TEKST —

Warto poczytać, gdyż dzisiaj się o niej rozpisano. Cierpieli na nią: św. Jan Paweł II, Robin Williams, Muhammad Ali, Salvador Dali - ich jakże różne życiorysy połączyła choroba Parkinsona.
Kogo która dopadnie, nikt nie wie. Powinny być prowadzone badania i człowiek mógłby się jakoś do tego ciosu przygotować. Ja wybieram wersję okrojonych lat życia i bez tych wiernych towarzyszek starości.

12 kwietnia 2017
Ha,ha, ha! Maisiewicz wypłynął jako pełnomocnik w Polskiej Grupie Zbrojeniowej z pensją 50 000 zł. Oprócz pensji będzie samochód i premia. I co kto zrobi p. Antoniemu?! Kaczyński ostrzegał, że Misiewicz to "wizerunkowy problem", napominała p. Beata i nic. Pan Antoni pokazał, kto tutaj rządzi. Brawo p. Antoni! Tak trzymać! Jak dalej tak pójdzie, będziemy się modlić, aby Kaczyński został z resztkami honoru. Dla pana Tuwim w swoim utworze „Całujcie mnie wszyscy w dupę”. Wart jest pan tego.
 

13 kwietnia 2017 




















Wydaje mi się, że u mnie wszystko w życiu przychodzi zbyt późno. Nie będę wymieniała poszczególnych spraw, ale tak to już mam. Dzisiaj, zupełnie przez przypadek wyłowiłam 500 000 wejście na You Tube z moim arcydziełem filmowym. Mam to swoje pół miliona wejść, ale zakład przegrałam. Ciekawa jestem kto to i dlaczego tak winduje ten filmik?! Mniejsza już o to, grunt że mam to, co chciałam mieć.
Zakończyłam z sukcesem zmagania odnośnie uszczelnienia okien. Trzy lata już się z tym borykam. Nareszcie przyszedł człowiek znający się na rzeczy i sprawa okien jest zamknięta. Polecam z czystym sumieniem tego fachowca i jego firmę.

Drugi z panów, a właściwie pierwszy, gdyż to on mi polecił pana od uszczelek, zakładał moskitiery. Firma się rozkręca w internecie, ale telefon chętnie podam zainteresowanym.
Wszystkie te prace zdecydowałam się zrobić, gdyż nadchodzi czas, że trudno mi chyba będzie sobie poradzić ze wspinaniem się na drabinkę i zajmowanie się uszczelnianiem i oklejaniem okien. Mam pieniądze czy nie mam, prace te musiały być wykonanie . Może trochę zbyt późno, ale tak już mam, jak wyżej nadmieniłam.

ZESTAW ZADAŃ —
(A) Czy te stwierdzenia zgadzają się z tekstem: (i) zmagania z uszczelnieniem okien trwały trzy lata, (ii) fachowiec od uszczelek polecił pana, który zakładał moskitiery, (iii) zakład o pół miliona wejść na You Tube został wygrany? Przy każdym odpowiedz „tak” lub „nie” i przytocz dosłownie rozstrzygające słowa tekstu.
(B) Przepisz dokładnie fragment tekstu między „Zakończyłam z sukcesem” a „jak wyżej nadmieniłam.”, włącznie z tymi słowami.
Opieraj się wyłącznie na tekście.

WIERSZE ZBIORU DANYCH —
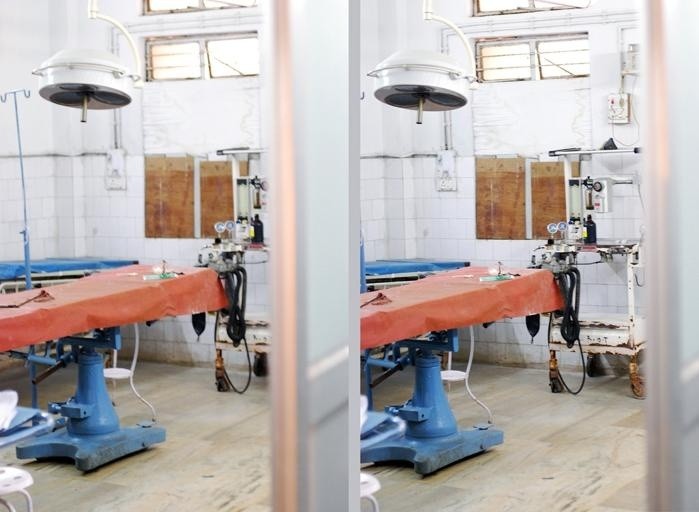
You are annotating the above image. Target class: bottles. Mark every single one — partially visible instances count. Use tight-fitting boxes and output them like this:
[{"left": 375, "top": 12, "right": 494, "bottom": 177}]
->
[
  {"left": 236, "top": 215, "right": 251, "bottom": 242},
  {"left": 584, "top": 214, "right": 597, "bottom": 243},
  {"left": 567, "top": 212, "right": 582, "bottom": 245},
  {"left": 251, "top": 214, "right": 264, "bottom": 243}
]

WYNIKI ZADAŃ —
(A)
(i) Tak: „Trzy lata już się z tym borykam.”
(ii) Nie: „gdyż to on mi polecił pana od uszczelek, zakładał moskitiery.”
(iii) Nie: „ale zakład przegrałam.”

(B)
Zakończyłam z sukcesem zmagania odnośnie uszczelnienia okien. Trzy lata już się z tym borykam. Nareszcie przyszedł człowiek znający się na rzeczy i sprawa okien jest zamknięta. Polecam z czystym sumieniem tego fachowca i jego firmę.

Drugi z panów, a właściwie pierwszy, gdyż to on mi polecił pana od uszczelek, zakładał moskitiery. Firma się rozkręca w internecie, ale telefon chętnie podam zainteresowanym.
Wszystkie te prace zdecydowałam się zrobić, gdyż nadchodzi czas, że trudno mi chyba będzie sobie poradzić ze wspinaniem się na drabinkę i zajmowanie się uszczelnianiem i oklejaniem okien. Mam pieniądze czy nie mam, prace te musiały być wykonanie . Może trochę zbyt późno, ale tak już mam, jak wyżej nadmieniłam.